Synthesis and characteristics of ZnGa2O4 hollow nanostructures via carbon@Ga(OH)CO3@Zn(OH)2 by a hydrothermal method

ZnGa2O4 hollow nanostructures were synthesized by a two step hydrothermal and calcination process using carbon spheres as a template. We observed that the carbon@Ga(OH)CO3 core-shell nanostructures were covered by a uniform shell of Zn(OH)(2) nanoparticles when prepared using 2.5 mmol of ZnAc, and ZnGa2O4 hollow nanostructures with diameters of approximately 200 nm and shell thicknesses of around 15 nm could then be obtained. After calcination at 900 degrees C for 1 h, the amorphous core-shell-shell nanostructures yielded highly crystalline ZnGa2O4 hollow nanostructures.
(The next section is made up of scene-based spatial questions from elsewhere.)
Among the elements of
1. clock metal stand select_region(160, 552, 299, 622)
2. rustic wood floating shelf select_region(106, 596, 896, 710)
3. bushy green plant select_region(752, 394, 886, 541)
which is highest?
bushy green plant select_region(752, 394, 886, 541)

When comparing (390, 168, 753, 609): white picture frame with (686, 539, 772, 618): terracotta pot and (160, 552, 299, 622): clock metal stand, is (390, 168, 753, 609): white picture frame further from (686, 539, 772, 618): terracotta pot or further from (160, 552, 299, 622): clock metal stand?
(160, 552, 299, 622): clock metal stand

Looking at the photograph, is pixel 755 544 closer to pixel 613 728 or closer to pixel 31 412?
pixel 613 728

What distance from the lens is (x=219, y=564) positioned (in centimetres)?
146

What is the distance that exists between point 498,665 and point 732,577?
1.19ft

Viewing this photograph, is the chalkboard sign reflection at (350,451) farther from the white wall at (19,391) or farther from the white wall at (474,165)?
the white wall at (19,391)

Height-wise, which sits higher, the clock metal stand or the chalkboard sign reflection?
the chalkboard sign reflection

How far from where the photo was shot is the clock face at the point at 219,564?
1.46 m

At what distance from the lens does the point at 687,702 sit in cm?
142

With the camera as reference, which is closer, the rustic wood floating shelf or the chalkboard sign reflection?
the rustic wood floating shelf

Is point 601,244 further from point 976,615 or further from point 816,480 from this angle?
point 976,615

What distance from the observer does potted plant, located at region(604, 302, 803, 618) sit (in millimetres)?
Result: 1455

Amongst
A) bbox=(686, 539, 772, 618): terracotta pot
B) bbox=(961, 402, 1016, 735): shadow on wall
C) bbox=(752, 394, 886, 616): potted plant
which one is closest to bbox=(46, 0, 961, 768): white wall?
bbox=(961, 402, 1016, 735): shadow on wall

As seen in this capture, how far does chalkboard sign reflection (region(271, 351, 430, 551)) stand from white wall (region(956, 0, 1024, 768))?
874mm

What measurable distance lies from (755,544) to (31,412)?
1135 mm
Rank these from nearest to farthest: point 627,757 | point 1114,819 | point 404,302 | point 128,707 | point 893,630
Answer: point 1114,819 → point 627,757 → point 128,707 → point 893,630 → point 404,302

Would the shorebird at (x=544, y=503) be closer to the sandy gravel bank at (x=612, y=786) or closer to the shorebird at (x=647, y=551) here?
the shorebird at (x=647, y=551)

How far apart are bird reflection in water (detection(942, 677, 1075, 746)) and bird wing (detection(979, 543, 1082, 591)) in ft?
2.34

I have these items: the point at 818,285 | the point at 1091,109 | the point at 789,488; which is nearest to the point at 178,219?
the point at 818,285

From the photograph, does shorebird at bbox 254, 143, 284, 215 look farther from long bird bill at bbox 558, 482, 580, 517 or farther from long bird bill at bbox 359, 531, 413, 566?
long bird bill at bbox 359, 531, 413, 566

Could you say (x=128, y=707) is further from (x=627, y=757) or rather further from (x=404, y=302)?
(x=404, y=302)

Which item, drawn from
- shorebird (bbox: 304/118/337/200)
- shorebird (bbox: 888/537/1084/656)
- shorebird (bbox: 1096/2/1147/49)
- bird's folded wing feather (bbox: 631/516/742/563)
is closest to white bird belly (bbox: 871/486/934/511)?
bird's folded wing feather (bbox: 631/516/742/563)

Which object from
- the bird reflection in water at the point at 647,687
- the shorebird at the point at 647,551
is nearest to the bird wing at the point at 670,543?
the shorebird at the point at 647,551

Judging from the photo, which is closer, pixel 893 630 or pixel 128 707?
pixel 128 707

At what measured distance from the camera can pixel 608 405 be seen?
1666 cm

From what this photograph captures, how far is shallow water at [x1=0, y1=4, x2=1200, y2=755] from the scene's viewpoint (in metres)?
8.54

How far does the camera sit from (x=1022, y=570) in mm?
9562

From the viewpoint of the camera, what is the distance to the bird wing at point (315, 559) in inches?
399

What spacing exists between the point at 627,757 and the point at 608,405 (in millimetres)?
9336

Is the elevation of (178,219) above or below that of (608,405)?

The shell possesses a single-crystal structure and a lattice spacing of around 0.253 nm which corresponds to the d spacing of (311) crystal planes of cubic ZnGa2O4. The composition and surface electron state of the ZnGa2O4 hollow nanostructures prepared at 900 degrees C were confirmed by X-ray photoelectron spectroscopy. UV and blue emissions of the ZnGa2O4 hollow nanostructures were found to result from self-activation centers of the octahedral Ga-O groups in the spinel structures and symmetry distortion of the octahedral sites by oxygen vacancies, respectively.